Is there any way psi4 can do this right now? It looks to me like the cubeprop code or the analogous code in oeprop would be a decent place to start.

Thanks!
Josh

How is that a density matrix? It can be an electron density, but what you are describing does not at all sound like an density matrix.

@jmisiewicz, it’s a density, and it’s a matrix, so that makes it a “density matrix”, right?

:stuck_out_tongue_winking_eye:

Kidding aside, I think there must be a way to get psi4 to give me an electrostatic potential from my density. Like I say above, I think this looks like defining a density “matrix” that is really just a vector.

There are two pieces in psi4 that make me think this might be possible.

  1. In the cubeprop code, (CubicScalarGrid::add_esp in particular) psi4 is already doing density fitting before computing the electrostatic field on a grid. Since what I have is directly analogous to the auxiliary basis set density here, I think there could be a way to make this code do what I want.
  2. In the oeprop code, I’m not sure that it is requiring a square matrix as input. In ElectrostaticInt::compute_pair it looks to me like it is taking two independent basis sets. I could be wrong about this. Let me know if I am.

If it is not currently possible with #1 or #2, I am willing to do some hacking to get my use case to work. I really would like to avoid writing my own integral code here…

Thanks!
Josh

libmints/oeprop.cc uses the 1RDM, which is not what you have, so I suspect libcubeprop is going to be of more use to you. I’m not familiar with this library, so I can’t be of further assistance.

Sounds good. Thanks, @jmisiewicz.

@andysim, @dgasmith or others who wrote the cubeprop library, any ideas on how I might be able to do this? I’m happy to get my hands dirty, assuming some code modifications are necessary, just looking for some general guidance.

Another idea I have is to project my density in the auxiliary basis back into the original orbital basis. It’s not obvious to me that density-fitting is invertible, though…

Sorry for the spam, but yet another idea here.

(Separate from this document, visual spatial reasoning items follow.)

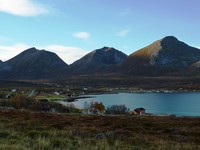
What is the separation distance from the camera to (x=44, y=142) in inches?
674

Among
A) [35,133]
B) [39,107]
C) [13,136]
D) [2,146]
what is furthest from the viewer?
[39,107]

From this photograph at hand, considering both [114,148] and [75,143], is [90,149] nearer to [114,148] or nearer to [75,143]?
[114,148]

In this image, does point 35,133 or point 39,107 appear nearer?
point 35,133

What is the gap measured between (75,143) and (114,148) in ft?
9.03

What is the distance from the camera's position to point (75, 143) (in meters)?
18.5

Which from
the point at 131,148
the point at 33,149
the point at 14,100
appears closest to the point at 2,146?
the point at 33,149

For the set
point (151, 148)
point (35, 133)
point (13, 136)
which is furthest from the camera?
point (35, 133)

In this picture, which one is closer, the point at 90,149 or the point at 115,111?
the point at 90,149

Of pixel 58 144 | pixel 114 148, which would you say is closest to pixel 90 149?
pixel 114 148

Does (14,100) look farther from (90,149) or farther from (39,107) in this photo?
(90,149)

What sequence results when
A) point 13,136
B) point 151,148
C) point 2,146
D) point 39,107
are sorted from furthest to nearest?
point 39,107 → point 13,136 → point 151,148 → point 2,146

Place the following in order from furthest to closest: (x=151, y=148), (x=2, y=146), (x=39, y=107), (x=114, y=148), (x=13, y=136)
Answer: (x=39, y=107) < (x=13, y=136) < (x=151, y=148) < (x=114, y=148) < (x=2, y=146)

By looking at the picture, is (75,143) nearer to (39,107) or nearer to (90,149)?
(90,149)

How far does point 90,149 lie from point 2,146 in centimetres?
406
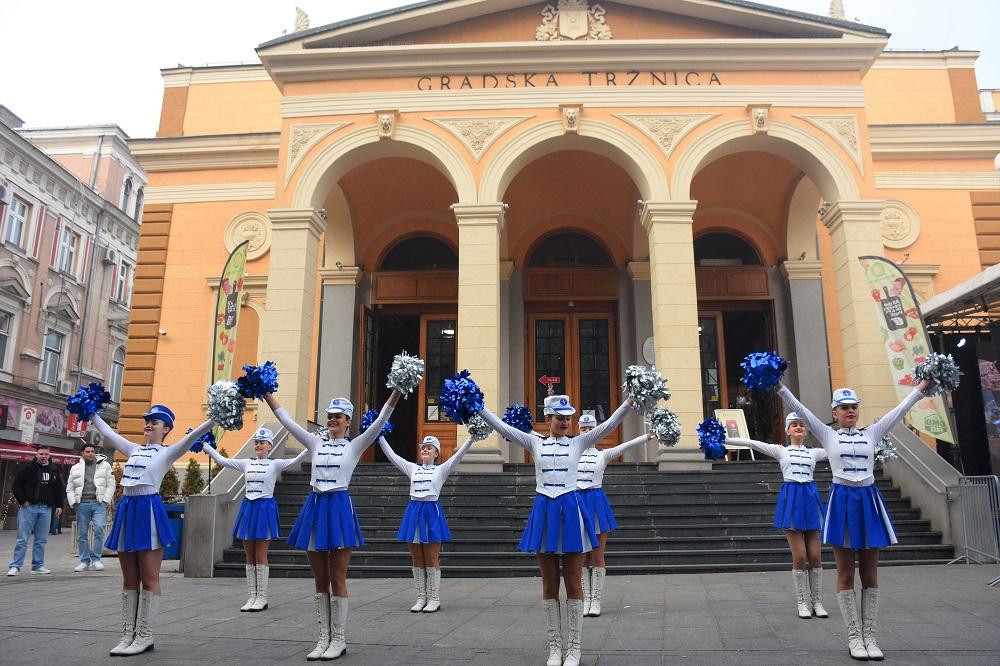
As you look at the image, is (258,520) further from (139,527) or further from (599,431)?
(599,431)

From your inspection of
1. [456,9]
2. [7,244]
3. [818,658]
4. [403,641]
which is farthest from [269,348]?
[7,244]

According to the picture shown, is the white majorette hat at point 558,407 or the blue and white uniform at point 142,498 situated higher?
the white majorette hat at point 558,407

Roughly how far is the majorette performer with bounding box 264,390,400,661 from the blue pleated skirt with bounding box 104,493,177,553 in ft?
3.66

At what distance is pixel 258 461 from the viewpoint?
8578 millimetres

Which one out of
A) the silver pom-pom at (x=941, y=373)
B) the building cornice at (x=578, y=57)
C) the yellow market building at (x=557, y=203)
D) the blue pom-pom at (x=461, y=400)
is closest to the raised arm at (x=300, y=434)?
the blue pom-pom at (x=461, y=400)

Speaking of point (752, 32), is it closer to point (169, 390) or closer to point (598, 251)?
point (598, 251)

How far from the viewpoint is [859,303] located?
1424cm

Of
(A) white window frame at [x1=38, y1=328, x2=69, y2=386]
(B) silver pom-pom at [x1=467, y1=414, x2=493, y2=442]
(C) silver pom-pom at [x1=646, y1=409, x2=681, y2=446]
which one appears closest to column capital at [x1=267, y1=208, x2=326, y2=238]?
(B) silver pom-pom at [x1=467, y1=414, x2=493, y2=442]

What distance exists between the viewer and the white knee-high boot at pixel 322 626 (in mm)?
5574

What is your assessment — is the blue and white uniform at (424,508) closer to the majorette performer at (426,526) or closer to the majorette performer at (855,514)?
the majorette performer at (426,526)

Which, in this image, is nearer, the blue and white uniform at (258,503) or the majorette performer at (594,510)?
the majorette performer at (594,510)

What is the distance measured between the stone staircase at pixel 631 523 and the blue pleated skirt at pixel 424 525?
2486 millimetres

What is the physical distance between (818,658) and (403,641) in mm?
3227

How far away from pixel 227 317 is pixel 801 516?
35.7 ft
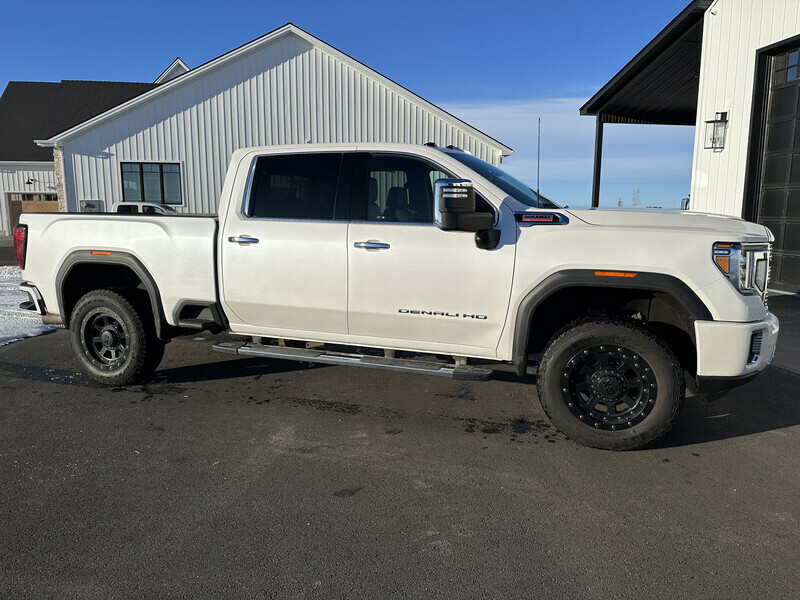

I think ao_potential can be used with a mixed basis.

Overloaded function.

ao_potential(self: psi4.core.MintsHelper) -> psi4.core.Matrix
AO potential integrals

ao_potential(self: psi4.core.MintsHelper, arg0: psi::BasisSet, arg1: psi::BasisSet) -> psi4.core.Matrix
AO mixed basis potential integrals

If I interpret this right. I think I can call something like this:

potential_mat = mints.ao_potential(aux_basis, zero_basis)

Does this look right? If so, I just need to figure out how to calculate esp on a grid from potential_mat.

Post 1:

For technical help on this level, you’re better off trying the Slack channel.

Post 2:

I don’t understand how that would help. Electron densities are fundamentally not convertible back to 1RDMs, and you need to use grid-based techniques. The functional form of your electron density is beside the point.

Post 3:

No, that is most definitely wrong. That function has absolutely nothing to do with an electrostatic potential. Those are electron-nuclear attraction integrals between two orbitals. If you tried to pass in a zero element basis set, there would be zero columns in the resulting matrix.

This is just density fitting. You expand the density matrix Puv in terms of the auxiliary basis set as c_B = \sum_{uv} Puv (uv|A) (A|B)^{-1}; this is then the expansion of the electron density. You get the electrostatic potential as a linear combination of the potentials of the auxiliary functions (easily evaluated analytically), and the field is the gradient of the potential integrals.

Hi, @susilehtola!

This is exactly right. I am doing density fitting.

You get the electrostatic potential as a linear combination of the potentials of the auxiliary functions

Precisely. I just want to know if psi4 already has this coded up anywhere. Chalk it up to a combination of laziness in not wanting to write these integrals up myself and worries about staying consistent with how psi4 defines its basis sets.